De todos ellos he reparado en uno con fecha de septiembre de 2014. Su contenido aúna las dudas de un veinteañero, las inquietudes de un ciudadano perdido entre las marañas de su propia realidad y las ambiciones de un inconformista. Leer estas líneas cincuenta años después, en pleno 2064, aún resulta alentador:

¿Hacia dónde nos dirigimos? Nuestro mundo está cambiando a pasos agigantados delante de nuestras narices y ni siquiera somos conscientes de ello. Las innovaciones tecnológicas de la última década han alterado nuestros patrones de interacción social y ritmo vital. Nos encontramos en medio de la Tercera Revolución, al menos de las documentadas como tal.

Consecuencia de este empuje es la consolidación de la Globalización. El ajetreo de los circuitos comerciales ha llevado a la búsqueda de nuevas formas de comunicación más instantáneas y eficientes pero también ha tenido una importante proyección política en el campo de las relaciones entre estados. Así los viejos estados nacionales caminan, inexorablemente, hacia su desmembración; para acabar incardinándose, como ya está ocurriendo, en realidades supranacionales o regionales.

¿Cómo revierte este proceso en el sentir general? Mediante una crisis de identidad. La desubicación de los ciudadanos, junto a la crisis financiera, inmobiliaria (en nuestro caso) e incluso axiológica, también está influyendo en nuestra constante forma de percibir el entorno que nos rodea. Como si nuestras espaldas cargaran con una pesada losa que no nos corresponde. Pero existen precedentes.

En efecto, podríamos referirnos a otros periodos revolucionarios. En su seno se produjo un agotamiento de las formas de producción tradicionales que fueron mutando hasta adaptarse a la vanguardia tecnológica, con mayor o menor dinamismo según las naciones. En este contexto todos los que hicieron fortuna fueron adalides de su propio ingenio, dando como resultado nuevos inventos que estimularon aún más el proceso de cambio estructural.
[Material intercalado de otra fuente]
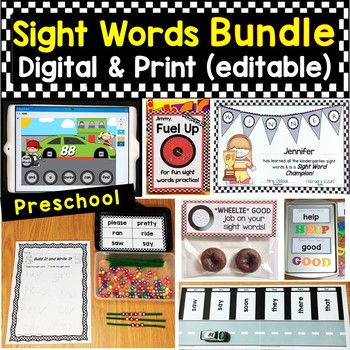 Preschool Sight Words Bundle Editable Printable Pages & Digital Boom Cards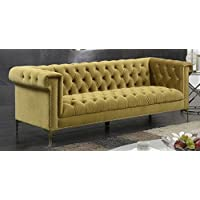 Iconic Home FSA2612-AN Gold/COGNAC Gold Bea Velvet with Nail head Trim Tone Metal Sofa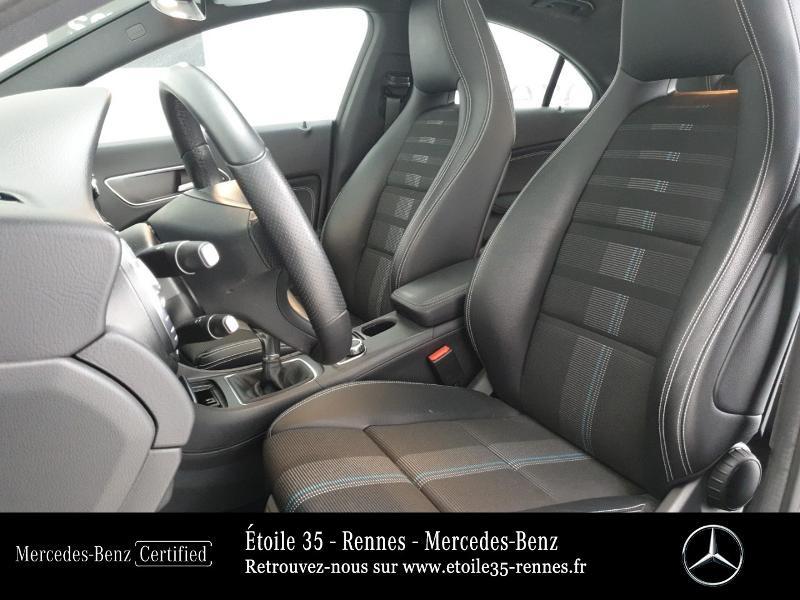 Photo 17 de l'offre de MERCEDES-BENZ CLA 180 d Sensation à 23890€ chez Etoile 35 - Mercedes-Benz Rennes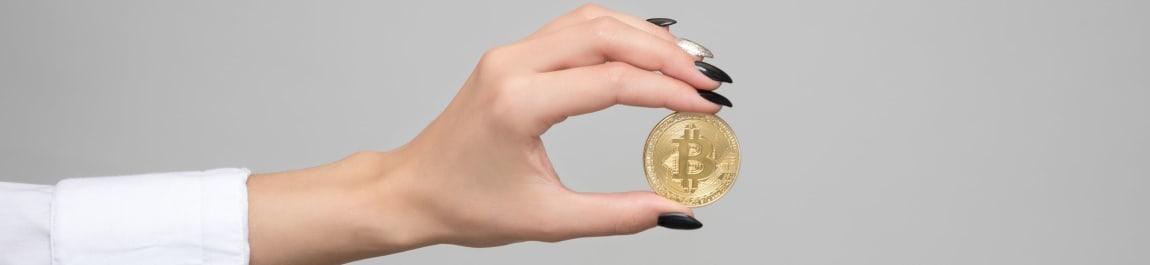 Financial Savvy header image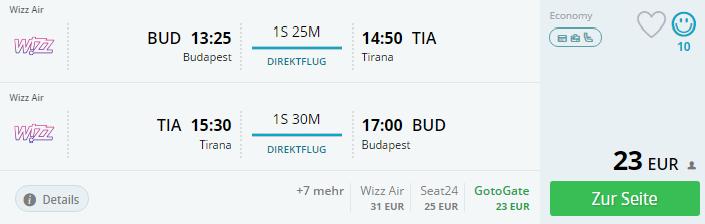 Albánsko – Tirana z Budapešti od 23€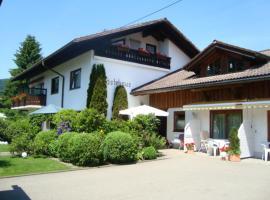 Haus Ritter, Missen-Wilhams
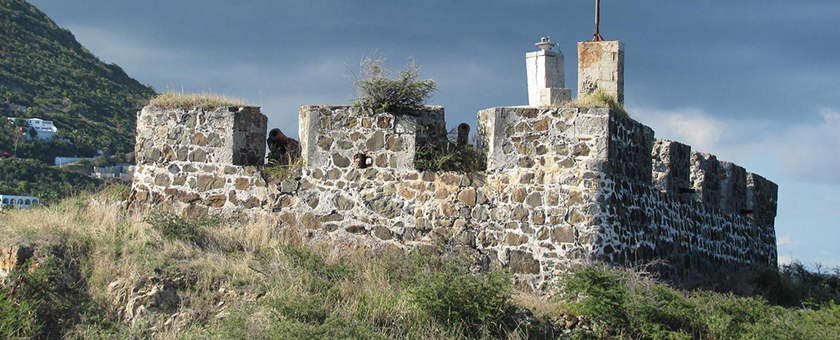Atractii Fortul Amsterdam St Maarten - vezi vacantele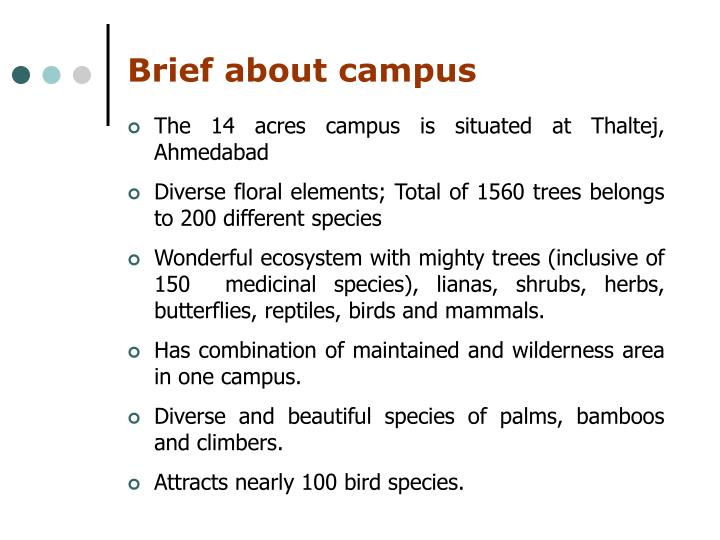 Brief about campus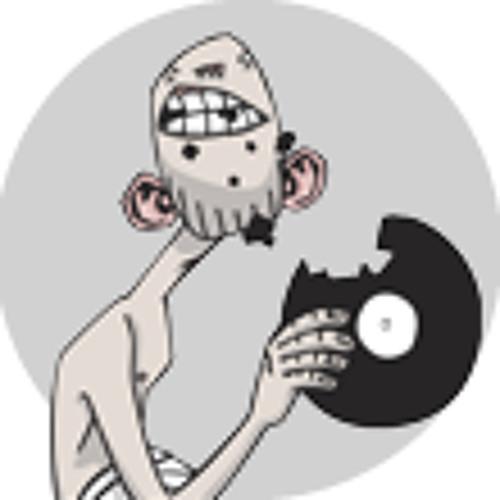 readthecrowd's avatar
¿Qué hacer hoy en día? Creo debemos tomar el testigo de las generaciones que nos preceden. Nosotros seremos los que, con más pena que gloria, viviremos peor que nuestros padres e hijos (si llegan) pero alumbraremos importantes innovaciones en todos los ámbitos abriendo un periodo completamente diferente a los anteriores. Nada es igual después de una crisis -como sinónimo de renovación- ni mejor, ni peor; simplemente diferente.

Le hecho una foto al texto, la he retocado con una App rudimentaria y la voy a imprimir con el móvil; quiero que el trazo nervioso de estas letras me recuerde, día a día, cada una de las cosas que conozco y poseo gracias al sacrificio de esa generación de activistas y soñadores ¡¿Será que hemos perdido las ganas de luchar?!